#### [GIVEN TEXT]
Content starts

Plant-based milks were expensive before inflationary pressure came to a head. The raw materials used, such as oats, almonds and soybeans, require more intensive processing to turn them into milks, which comes at a higher cost. Bottling procedures and packaging materials are also expensive.
All this means that right now, vegan milk products are on average 13 to 14% more expensive than they were a year ago. And some customers – most likely those operating on flexitarian diets – have switched away.
For coffee shops, one solution is to raise prices, thereby absorbing this increase in costs.
Gavin explains that The Fields Beneath has increased its prices by 10% in the last 12 months to accommodate higher staff wages, as well as the increased costs of coffee, chocolate, and oat milk – but sales are still very strong.
“We haven’t got a choice,” he says. “Customers can take more than we think in price increases. I might be wrong, but I’ve surprised myself over the last year with how we managed to put our prices up quite significantly, and people are still prepared to pay for that.”
Gavin believes that the coffee industry is terrified of raising its prices. However, with clear communication between baristas and customers, price increases can be managed without affecting sales, and it can relieve huge pressure on the bottom line.
Vegan milks are here to stay
Given these higher costs, many shops add a premium to their vegan milk drinks. However, as they are better for the environment and do not cause the harm that dairy farming does, customers often advocate for coffee shops to remove the surcharge.
Ozone Coffee Roasters have just done this – customers are simply able to swap dairy for a vegan milk alternative.
Ozone’s retail operations manager, Dougal Gordon, says oat milk coffee orders are as common as dairy in the brand’s four east London locations.
With oat milk sales at such a high volume, coffee shops are able to benefit from economies of scale – ordering a larger amount at discounted prices.
The Fields Beneath has oat milk delivered in pallets. “When you’re buying about 1,000 litres at a time, that works,” Gavin says. “If we’re buying 20 litres a day, that would be a really, really big problem – it would add on thousands of pounds across the year and be unworkable.”

Content ends

#### [PROBLEM 1]
Do the statements below agree with the text on plant-based milk costs in coffee shops? Answer yes or no for each, and quote the words of the text that decide it.
(a) Vegan milk products now cost on average 13 to 14% more than a year ago.
(b) The Fields Beneath raised its prices by 20% in the last 12 months.
(c) Ozone Coffee Roasters has six locations in east London.
#### [PROBLEM 2]
Write the next part of the text on plant-based milk costs in coffee shops, picking up after its last sentence.

#### [PROVIDED INFORMATION]
Content starts

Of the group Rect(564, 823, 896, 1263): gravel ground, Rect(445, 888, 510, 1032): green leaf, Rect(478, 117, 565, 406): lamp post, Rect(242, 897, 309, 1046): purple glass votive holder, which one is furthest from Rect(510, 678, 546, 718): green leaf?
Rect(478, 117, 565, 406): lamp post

Content ends
Content starts

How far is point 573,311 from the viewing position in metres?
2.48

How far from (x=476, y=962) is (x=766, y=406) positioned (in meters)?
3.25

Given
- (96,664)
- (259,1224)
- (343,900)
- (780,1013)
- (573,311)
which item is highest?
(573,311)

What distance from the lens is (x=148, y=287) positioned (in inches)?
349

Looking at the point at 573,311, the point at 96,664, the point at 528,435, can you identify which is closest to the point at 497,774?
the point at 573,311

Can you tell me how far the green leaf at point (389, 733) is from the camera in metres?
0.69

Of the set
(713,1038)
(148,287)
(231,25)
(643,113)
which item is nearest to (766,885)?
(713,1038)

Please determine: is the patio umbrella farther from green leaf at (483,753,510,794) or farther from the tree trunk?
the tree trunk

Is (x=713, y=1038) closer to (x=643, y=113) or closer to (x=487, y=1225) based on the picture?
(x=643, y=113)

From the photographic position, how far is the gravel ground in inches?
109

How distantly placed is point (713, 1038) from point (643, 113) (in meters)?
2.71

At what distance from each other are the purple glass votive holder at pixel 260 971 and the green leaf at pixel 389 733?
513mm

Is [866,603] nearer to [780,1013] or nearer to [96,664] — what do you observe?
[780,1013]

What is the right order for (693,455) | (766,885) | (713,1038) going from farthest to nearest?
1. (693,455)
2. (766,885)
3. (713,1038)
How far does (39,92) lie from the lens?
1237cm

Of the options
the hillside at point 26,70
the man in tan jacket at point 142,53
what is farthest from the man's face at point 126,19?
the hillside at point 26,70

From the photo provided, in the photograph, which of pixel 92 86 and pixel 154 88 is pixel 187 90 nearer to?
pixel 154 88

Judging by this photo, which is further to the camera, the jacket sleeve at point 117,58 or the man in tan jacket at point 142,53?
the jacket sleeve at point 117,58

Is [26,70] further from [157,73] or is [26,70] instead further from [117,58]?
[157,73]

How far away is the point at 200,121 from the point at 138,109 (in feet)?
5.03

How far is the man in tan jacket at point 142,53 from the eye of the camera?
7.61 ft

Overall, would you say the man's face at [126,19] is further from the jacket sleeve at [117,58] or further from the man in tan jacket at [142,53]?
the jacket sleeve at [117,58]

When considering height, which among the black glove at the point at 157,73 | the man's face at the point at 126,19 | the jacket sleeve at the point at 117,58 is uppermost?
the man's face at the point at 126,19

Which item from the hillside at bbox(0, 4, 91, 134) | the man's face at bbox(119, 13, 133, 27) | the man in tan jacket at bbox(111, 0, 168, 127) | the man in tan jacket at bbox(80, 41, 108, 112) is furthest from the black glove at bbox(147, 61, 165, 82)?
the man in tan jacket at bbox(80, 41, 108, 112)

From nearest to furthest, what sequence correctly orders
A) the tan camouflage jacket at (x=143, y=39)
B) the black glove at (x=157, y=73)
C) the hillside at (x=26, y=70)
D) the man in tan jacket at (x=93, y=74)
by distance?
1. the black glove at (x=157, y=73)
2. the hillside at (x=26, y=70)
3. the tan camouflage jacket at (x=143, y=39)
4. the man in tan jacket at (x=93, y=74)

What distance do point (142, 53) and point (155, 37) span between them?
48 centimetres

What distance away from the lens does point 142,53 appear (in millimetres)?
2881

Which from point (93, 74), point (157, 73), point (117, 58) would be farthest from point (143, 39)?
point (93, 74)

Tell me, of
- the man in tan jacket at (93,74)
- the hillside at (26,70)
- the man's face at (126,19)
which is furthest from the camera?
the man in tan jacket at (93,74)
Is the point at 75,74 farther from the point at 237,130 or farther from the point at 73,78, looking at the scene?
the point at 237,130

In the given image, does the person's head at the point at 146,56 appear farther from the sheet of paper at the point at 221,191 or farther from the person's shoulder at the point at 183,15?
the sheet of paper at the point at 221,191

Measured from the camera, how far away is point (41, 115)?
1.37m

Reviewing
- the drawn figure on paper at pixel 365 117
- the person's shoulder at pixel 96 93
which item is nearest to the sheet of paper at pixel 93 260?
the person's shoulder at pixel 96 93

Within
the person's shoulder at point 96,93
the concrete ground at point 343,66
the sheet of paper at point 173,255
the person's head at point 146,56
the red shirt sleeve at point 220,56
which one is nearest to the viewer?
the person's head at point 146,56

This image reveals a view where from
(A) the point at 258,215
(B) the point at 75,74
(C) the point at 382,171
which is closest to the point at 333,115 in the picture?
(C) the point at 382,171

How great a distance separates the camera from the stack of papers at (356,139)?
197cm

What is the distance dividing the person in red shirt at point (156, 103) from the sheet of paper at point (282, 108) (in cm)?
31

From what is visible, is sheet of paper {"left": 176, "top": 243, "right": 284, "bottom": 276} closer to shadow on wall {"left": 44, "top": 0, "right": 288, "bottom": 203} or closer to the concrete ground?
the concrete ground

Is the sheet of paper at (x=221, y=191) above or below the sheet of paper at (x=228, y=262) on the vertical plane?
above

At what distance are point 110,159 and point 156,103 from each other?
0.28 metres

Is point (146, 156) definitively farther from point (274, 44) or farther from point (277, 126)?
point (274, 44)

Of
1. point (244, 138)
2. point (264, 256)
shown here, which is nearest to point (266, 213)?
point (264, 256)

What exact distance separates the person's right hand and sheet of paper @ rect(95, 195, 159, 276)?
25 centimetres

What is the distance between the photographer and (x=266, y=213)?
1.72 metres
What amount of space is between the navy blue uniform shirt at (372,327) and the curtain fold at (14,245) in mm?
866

Content ends

#### [RESPONSE AREA 1]
(a) Yes: "vegan milk products are on average 13 to 14% more expensive than they were a year ago"
(b) No: "The Fields Beneath has increased its prices by 10% in the last 12 months"
(c) No: "the brand’s four east London locations"

#### [RESPONSE AREA 2]
He adds that some oat milk brands deliver their product in half pallets, so if coffee stores have the space to take that amount of milk, it’s a great way to manage prices.
However, for coffee shops without the space or sales volume to justify buying a pallet at a time, vegan milks remain a premium product.
Despite this, Gavin believes the future of plant milk in the coffee industry is bright, and that demand for these alternatives will only rise. “First and foremost, people want a milk that’s tasty and good value, and that looks after their health,” he says. “Once they become aware of the downsides of animal products, I don’t see any reason why alternative milk sales wouldn’t continue to increase.”
Indeed, research suggests that vegan milk sales are still on an upward trend. Last year, the total plant milk category grew in sales by 9% to $2.4 billion, while refrigerated oat milk sales exploded, increasing by 37% to $512 million.
And while oat milk’s neutral flavour means it remains popular with coffee, other fruits, nuts, and grains are appearing in the market and can re-energise the sector. For Gavin, as long as it’s a cost-competitive product that’s delicious in coffee, it is worth exploring.
When we look at where the industry was 10 years ago, it’s clear that plant milks have come a long way. An enormous amount of product development and marketing prowess has secured their place in coffee shops across the world. And while a cost-of-living crisis might cause customers to think more carefully about paying more for oat or almond milk, it’s clear that it will take more than that to knock plant milks off their perch.